Gibson v. Brewer, 952 S.W.2d 239 (Mo.1997) (en banc ) (quoting Restatement (Second) of Torts § 317 (1965)) (emphasis added).
Plaintiffs have alleged that Defendant Bivens was acting within the scope of his employment with DKMZ, and Defendants DKMZ and FedEx, the only parties who would benefit from a denial of that allegation, have both admitted it to be true. (First Amd. Compl ¶ 6; Defendant DKMZ Answer ¶ 6; Defendant FedEx Answer ¶ 6). There is thus no contention here that Bivens was acting outside the scope of his employment, and a negligent supervision claim is consequently inappropriate.
C. Negligent Training
Plaintiffs next bring a claim against Defendant DKMZ that it was negligent in its training of Defendant Bivens. (First Amd. Compl. ¶ 55). Negligent training under Missouri law is a variant of ordinary negligence. Garrett v. Albright, 2008 WL 795621, at *5 (W.D.Mo.2008) (March 21, 2008). Plaintiffs must therefore show:
(1) a legal duty on the part of the defendant to use ordinary care to protect the plaintiff against unreasonable risks of harm; (2) a breach of that duty; (3) a proximate cause between the breach and the resulting injury; (4) actual damages to the plaintiff’s person or property.

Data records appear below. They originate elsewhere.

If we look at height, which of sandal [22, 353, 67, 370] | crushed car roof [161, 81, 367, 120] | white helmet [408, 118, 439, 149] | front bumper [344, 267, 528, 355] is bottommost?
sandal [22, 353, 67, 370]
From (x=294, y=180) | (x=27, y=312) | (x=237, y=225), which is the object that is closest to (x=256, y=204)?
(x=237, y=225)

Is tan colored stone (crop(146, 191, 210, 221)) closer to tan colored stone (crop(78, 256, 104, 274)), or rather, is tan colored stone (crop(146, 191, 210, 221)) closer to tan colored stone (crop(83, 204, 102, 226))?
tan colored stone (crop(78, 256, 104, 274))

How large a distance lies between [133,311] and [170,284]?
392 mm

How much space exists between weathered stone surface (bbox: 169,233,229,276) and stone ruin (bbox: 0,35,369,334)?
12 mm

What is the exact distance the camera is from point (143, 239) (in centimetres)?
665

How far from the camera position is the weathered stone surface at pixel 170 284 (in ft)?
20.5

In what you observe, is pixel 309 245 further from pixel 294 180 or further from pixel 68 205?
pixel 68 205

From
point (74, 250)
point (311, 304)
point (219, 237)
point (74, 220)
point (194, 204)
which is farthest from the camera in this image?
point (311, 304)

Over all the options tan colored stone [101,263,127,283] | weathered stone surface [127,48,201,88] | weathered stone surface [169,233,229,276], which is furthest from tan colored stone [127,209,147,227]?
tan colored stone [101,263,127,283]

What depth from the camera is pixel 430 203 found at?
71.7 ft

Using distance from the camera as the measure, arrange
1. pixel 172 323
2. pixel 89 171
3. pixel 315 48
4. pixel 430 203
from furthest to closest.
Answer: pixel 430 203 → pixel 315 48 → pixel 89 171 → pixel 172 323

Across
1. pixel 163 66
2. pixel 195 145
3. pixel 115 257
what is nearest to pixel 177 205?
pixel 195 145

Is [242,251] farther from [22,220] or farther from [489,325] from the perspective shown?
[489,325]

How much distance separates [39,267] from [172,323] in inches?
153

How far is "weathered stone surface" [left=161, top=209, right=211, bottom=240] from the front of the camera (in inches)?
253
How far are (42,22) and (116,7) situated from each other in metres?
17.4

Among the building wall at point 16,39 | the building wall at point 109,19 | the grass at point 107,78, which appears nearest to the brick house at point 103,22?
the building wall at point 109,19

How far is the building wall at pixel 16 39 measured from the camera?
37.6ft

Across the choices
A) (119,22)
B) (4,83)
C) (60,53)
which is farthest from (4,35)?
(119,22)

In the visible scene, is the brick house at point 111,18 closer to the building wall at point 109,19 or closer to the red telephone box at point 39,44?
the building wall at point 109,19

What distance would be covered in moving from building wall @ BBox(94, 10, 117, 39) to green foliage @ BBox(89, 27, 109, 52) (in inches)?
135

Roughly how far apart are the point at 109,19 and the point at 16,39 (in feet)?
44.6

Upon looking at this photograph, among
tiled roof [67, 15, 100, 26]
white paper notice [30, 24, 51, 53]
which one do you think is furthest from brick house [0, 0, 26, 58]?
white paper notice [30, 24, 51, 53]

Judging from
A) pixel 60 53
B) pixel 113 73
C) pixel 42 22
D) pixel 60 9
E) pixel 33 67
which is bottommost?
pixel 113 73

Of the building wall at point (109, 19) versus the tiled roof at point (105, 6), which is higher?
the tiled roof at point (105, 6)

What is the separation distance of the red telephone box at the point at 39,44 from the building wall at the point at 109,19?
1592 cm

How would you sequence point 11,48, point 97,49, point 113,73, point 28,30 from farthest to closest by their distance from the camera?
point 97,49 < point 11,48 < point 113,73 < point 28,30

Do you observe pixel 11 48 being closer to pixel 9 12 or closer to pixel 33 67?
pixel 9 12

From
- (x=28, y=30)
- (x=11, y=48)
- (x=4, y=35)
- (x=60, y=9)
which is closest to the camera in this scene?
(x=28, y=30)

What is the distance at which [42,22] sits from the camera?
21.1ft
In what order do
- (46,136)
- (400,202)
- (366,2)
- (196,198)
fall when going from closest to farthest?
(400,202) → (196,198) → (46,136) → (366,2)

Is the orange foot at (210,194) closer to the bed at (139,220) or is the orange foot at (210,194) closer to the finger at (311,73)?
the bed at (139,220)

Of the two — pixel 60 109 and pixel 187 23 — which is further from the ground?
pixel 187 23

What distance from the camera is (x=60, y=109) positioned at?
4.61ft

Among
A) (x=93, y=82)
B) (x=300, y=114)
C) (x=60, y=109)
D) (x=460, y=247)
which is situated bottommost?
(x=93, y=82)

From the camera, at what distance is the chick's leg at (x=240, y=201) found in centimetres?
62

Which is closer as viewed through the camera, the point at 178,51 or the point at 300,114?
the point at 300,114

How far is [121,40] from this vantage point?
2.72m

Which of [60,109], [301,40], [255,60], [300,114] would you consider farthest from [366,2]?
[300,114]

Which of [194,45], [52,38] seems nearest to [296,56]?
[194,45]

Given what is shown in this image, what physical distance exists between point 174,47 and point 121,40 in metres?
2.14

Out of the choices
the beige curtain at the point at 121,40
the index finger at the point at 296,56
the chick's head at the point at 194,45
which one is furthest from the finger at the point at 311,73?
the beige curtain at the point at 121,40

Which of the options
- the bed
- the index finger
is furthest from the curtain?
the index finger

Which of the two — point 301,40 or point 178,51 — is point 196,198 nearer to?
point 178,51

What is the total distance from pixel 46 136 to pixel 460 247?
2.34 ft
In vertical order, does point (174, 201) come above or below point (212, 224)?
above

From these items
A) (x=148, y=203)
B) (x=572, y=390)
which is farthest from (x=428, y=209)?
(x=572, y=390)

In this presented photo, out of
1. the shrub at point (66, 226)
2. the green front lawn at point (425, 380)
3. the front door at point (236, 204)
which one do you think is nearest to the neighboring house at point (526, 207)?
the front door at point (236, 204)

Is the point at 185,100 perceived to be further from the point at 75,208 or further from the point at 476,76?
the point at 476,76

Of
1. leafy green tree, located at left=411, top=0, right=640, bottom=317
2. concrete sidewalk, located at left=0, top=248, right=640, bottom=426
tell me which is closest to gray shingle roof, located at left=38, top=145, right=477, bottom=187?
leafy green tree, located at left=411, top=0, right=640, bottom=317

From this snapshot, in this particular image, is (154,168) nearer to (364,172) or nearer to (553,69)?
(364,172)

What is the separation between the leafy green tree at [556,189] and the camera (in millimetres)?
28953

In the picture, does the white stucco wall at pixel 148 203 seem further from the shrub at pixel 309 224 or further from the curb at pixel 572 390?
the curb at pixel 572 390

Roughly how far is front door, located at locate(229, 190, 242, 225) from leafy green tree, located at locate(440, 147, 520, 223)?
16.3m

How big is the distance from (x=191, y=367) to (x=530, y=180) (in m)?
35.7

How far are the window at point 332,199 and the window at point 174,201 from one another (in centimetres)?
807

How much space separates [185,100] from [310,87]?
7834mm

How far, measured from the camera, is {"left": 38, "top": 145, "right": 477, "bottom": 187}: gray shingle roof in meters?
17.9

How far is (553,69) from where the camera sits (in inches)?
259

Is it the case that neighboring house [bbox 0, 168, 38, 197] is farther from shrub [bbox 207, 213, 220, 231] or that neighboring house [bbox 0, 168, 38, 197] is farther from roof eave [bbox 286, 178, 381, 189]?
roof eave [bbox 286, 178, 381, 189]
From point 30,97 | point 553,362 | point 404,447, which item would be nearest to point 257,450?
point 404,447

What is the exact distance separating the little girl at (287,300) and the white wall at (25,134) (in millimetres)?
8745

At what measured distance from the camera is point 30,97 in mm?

*4 Hoover’s Dairy, Inc. v. Mid–America Dairymen, Inc., 700 S.W.2d 426, 431 (Mo.1984) (en banc ). The Court again notes that the only factual allegations made relate to the accident that occurred on January 11, 2013. (First Amd. Compl. ¶¶ 15–34). There is not a single fact related to Defendant DKMZ’s training of Defendant Bivens. The negligent training claim is therefore not facially plausible.
D. Negligent Maintenance of Tractor–Trailer
Plaintiffs’ final claim against Defendant DKMZ in Count III is that DKMZ was negligent in its maintenance of the tractor-trailer involved in the accident. (First Amd. Compl.¶ 55). Missouri courts analyzing negligent maintenance claims seem to approach them as a variation of ordinary negligence. See, e.g., Edwards v. Shelter Mutual Insurance Co., 280 S.W.3d 159, 163–64 (Mo.Ct.App.2009). As with the other claims listed under Count III, Plaintiffs put forward no factual allegations that would support a negligent maintenance claim.
III. Count IV
A. Negligent Hiring, Retention, and Maintenance
In Count IV, Plaintiffs bring against Defendant FedEx claims that FedEx negligently hired and retained Defendants DKMZ and Bivens, negligently supervised Defendants Bivens and DKMZ, and negligently maintained the tractor-trailer involved in the accident. (First Amd. Compl. ¶ 63). These claims contain the same flaws contained in the parallel Count III claims against Defendant DKMZ. There are simply no factual allegations to support the claims, and they therefore are not facially plausible.
B. Negligent Contracting
The final claim brought against Defendant FedEx is that FedEx was negligent in contracting with Defendants DKMZ and Bivens. (First Amd. Compl. ¶ 63). Missouri cases do not recognize or set forth the elements of a claim for “negligent contracting,” nor does the Restatement of Torts contain such a cause of action. Plaintiffs make no attempt explain their asserted cause of action, (First Amd.Compl. ¶ 63; Memorandum in Opposition to Motion to Dismiss Count IV), and the Court finds that the facts alleged fail to support a negligence claim related to FedEx’s act of contracting.
CONCLUSION
Accordingly,
IT IS HEREBY ORDERED that Defendants’ Motion to Dismiss Count II is DENIED.
IT IS FURTHER ORDERED that Defendants’ Motion to Dismiss Count III is GRANTED, and Count III of Plaintiffs’ First Amended Complaint is DISMISSED.
IT IS FINALLY ORDERED that Defendants’ Motion to Dismiss Count IV is GRANTED, and Count IV of Plaintiffs’ First Amended Complaint is DISMISSED.